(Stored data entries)
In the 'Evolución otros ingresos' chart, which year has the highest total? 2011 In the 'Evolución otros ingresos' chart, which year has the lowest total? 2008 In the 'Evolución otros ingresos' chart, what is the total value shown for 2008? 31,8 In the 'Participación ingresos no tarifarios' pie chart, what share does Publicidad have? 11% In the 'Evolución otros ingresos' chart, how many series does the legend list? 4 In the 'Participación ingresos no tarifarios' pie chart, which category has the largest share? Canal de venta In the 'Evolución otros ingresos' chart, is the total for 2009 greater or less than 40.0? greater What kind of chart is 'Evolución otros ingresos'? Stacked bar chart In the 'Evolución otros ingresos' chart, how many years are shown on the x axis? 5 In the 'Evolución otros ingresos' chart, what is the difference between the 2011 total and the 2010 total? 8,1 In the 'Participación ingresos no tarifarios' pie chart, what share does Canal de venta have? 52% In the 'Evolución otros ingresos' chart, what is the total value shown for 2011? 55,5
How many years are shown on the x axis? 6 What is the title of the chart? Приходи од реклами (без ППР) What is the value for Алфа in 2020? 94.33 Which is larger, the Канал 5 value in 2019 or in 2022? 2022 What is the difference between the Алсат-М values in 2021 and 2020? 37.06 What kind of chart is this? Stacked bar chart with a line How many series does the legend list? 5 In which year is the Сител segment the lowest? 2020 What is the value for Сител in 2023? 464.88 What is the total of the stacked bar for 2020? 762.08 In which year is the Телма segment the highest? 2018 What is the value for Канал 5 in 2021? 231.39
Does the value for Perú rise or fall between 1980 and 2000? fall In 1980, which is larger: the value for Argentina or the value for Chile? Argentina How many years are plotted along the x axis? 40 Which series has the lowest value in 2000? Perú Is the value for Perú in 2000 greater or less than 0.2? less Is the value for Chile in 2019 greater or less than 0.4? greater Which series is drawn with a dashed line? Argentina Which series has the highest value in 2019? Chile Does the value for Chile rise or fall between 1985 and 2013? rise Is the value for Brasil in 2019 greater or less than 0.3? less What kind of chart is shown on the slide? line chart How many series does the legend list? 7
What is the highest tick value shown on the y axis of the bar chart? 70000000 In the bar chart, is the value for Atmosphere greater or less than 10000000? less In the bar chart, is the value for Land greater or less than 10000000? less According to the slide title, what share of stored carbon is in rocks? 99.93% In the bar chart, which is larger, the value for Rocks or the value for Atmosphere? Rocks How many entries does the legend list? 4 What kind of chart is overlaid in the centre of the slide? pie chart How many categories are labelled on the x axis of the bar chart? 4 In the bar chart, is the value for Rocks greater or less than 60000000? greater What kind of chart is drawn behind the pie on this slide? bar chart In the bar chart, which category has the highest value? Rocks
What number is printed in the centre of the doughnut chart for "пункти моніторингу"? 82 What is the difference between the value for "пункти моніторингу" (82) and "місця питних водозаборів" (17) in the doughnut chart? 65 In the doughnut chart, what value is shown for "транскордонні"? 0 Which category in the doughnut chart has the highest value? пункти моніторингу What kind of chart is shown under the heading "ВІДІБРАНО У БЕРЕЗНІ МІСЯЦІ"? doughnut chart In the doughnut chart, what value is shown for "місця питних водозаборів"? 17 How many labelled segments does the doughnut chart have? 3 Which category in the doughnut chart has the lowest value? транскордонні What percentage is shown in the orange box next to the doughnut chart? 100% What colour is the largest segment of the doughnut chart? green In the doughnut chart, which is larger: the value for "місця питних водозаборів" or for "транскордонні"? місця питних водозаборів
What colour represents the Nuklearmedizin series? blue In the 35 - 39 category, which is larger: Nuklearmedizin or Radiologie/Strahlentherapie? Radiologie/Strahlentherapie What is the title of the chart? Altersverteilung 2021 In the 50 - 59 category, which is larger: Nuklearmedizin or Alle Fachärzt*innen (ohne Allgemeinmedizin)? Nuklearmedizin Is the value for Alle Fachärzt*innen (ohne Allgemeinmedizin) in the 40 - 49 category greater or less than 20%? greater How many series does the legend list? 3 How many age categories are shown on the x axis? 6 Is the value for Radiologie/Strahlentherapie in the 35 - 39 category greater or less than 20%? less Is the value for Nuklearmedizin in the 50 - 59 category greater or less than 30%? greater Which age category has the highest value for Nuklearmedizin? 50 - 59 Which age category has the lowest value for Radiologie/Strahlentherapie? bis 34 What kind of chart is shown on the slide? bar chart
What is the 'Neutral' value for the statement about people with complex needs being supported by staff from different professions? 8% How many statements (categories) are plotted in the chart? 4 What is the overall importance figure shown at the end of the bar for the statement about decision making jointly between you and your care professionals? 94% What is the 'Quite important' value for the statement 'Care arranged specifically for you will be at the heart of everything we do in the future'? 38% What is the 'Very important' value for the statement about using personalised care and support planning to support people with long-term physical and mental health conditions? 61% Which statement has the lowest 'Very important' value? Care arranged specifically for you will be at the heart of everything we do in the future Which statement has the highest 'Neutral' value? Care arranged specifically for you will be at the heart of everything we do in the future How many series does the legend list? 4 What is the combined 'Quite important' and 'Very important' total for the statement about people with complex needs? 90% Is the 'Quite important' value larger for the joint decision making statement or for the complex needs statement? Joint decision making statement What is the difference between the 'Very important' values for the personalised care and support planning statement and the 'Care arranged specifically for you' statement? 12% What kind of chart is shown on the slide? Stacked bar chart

:: Aim of the exercise ::
Please print every line of the material above verbatim, leaving each one unchanged.

:: Exercise result ::
In the 'Evolución otros ingresos' chart, which year has the highest total? 2011 In the 'Evolución otros ingresos' chart, which year has the lowest total? 2008 In the 'Evolución otros ingresos' chart, what is the total value shown for 2008? 31,8 In the 'Participación ingresos no tarifarios' pie chart, what share does Publicidad have? 11% In the 'Evolución otros ingresos' chart, how many series does the legend list? 4 In the 'Participación ingresos no tarifarios' pie chart, which category has the largest share? Canal de venta In the 'Evolución otros ingresos' chart, is the total for 2009 greater or less than 40.0? greater What kind of chart is 'Evolución otros ingresos'? Stacked bar chart In the 'Evolución otros ingresos' chart, how many years are shown on the x axis? 5 In the 'Evolución otros ingresos' chart, what is the difference between the 2011 total and the 2010 total? 8,1 In the 'Participación ingresos no tarifarios' pie chart, what share does Canal de venta have? 52% In the 'Evolución otros ingresos' chart, what is the total value shown for 2011? 55,5
How many years are shown on the x axis? 6 What is the title of the chart? Приходи од реклами (без ППР) What is the value for Алфа in 2020? 94.33 Which is larger, the Канал 5 value in 2019 or in 2022? 2022 What is the difference between the Алсат-М values in 2021 and 2020? 37.06 What kind of chart is this? Stacked bar chart with a line How many series does the legend list? 5 In which year is the Сител segment the lowest? 2020 What is the value for Сител in 2023? 464.88 What is the total of the stacked bar for 2020? 762.08 In which year is the Телма segment the highest? 2018 What is the value for Канал 5 in 2021? 231.39
Does the value for Perú rise or fall between 1980 and 2000? fall In 1980, which is larger: the value for Argentina or the value for Chile? Argentina How many years are plotted along the x axis? 40 Which series has the lowest value in 2000? Perú Is the value for Perú in 2000 greater or less than 0.2? less Is the value for Chile in 2019 greater or less than 0.4? greater Which series is drawn with a dashed line? Argentina Which series has the highest value in 2019? Chile Does the value for Chile rise or fall between 1985 and 2013? rise Is the value for Brasil in 2019 greater or less than 0.3? less What kind of chart is shown on the slide? line chart How many series does the legend list? 7
What is the highest tick value shown on the y axis of the bar chart? 70000000 In the bar chart, is the value for Atmosphere greater or less than 10000000? less In the bar chart, is the value for Land greater or less than 10000000? less According to the slide title, what share of stored carbon is in rocks? 99.93% In the bar chart, which is larger, the value for Rocks or the value for Atmosphere? Rocks How many entries does the legend list? 4 What kind of chart is overlaid in the centre of the slide? pie chart How many categories are labelled on the x axis of the bar chart? 4 In the bar chart, is the value for Rocks greater or less than 60000000? greater What kind of chart is drawn behind the pie on this slide? bar chart In the bar chart, which category has the highest value? Rocks
What number is printed in the centre of the doughnut chart for "пункти моніторингу"? 82 What is the difference between the value for "пункти моніторингу" (82) and "місця питних водозаборів" (17) in the doughnut chart? 65 In the doughnut chart, what value is shown for "транскордонні"? 0 Which category in the doughnut chart has the highest value? пункти моніторингу What kind of chart is shown under the heading "ВІДІБРАНО У БЕРЕЗНІ МІСЯЦІ"? doughnut chart In the doughnut chart, what value is shown for "місця питних водозаборів"? 17 How many labelled segments does the doughnut chart have? 3 Which category in the doughnut chart has the lowest value? транскордонні What percentage is shown in the orange box next to the doughnut chart? 100% What colour is the largest segment of the doughnut chart? green In the doughnut chart, which is larger: the value for "місця питних водозаборів" or for "транскордонні"? місця питних водозаборів
What colour represents the Nuklearmedizin series? blue In the 35 - 39 category, which is larger: Nuklearmedizin or Radiologie/Strahlentherapie? Radiologie/Strahlentherapie What is the title of the chart? Altersverteilung 2021 In the 50 - 59 category, which is larger: Nuklearmedizin or Alle Fachärzt*innen (ohne Allgemeinmedizin)? Nuklearmedizin Is the value for Alle Fachärzt*innen (ohne Allgemeinmedizin) in the 40 - 49 category greater or less than 20%? greater How many series does the legend list? 3 How many age categories are shown on the x axis? 6 Is the value for Radiologie/Strahlentherapie in the 35 - 39 category greater or less than 20%? less Is the value for Nuklearmedizin in the 50 - 59 category greater or less than 30%? greater Which age category has the highest value for Nuklearmedizin? 50 - 59 Which age category has the lowest value for Radiologie/Strahlentherapie? bis 34 What kind of chart is shown on the slide? bar chart
What is the 'Neutral' value for the statement about people with complex needs being supported by staff from different professions? 8% How many statements (categories) are plotted in the chart? 4 What is the overall importance figure shown at the end of the bar for the statement about decision making jointly between you and your care professionals? 94% What is the 'Quite important' value for the statement 'Care arranged specifically for you will be at the heart of everything we do in the future'? 38% What is the 'Very important' value for the statement about using personalised care and support planning to support people with long-term physical and mental health conditions? 61% Which statement has the lowest 'Very important' value? Care arranged specifically for you will be at the heart of everything we do in the future Which statement has the highest 'Neutral' value? Care arranged specifically for you will be at the heart of everything we do in the future How many series does the legend list? 4 What is the combined 'Quite important' and 'Very important' total for the statement about people with complex needs? 90% Is the 'Quite important' value larger for the joint decision making statement or for the complex needs statement? Joint decision making statement What is the difference between the 'Very important' values for the personalised care and support planning statement and the 'Care arranged specifically for you' statement? 12% What kind of chart is shown on the slide? Stacked bar chart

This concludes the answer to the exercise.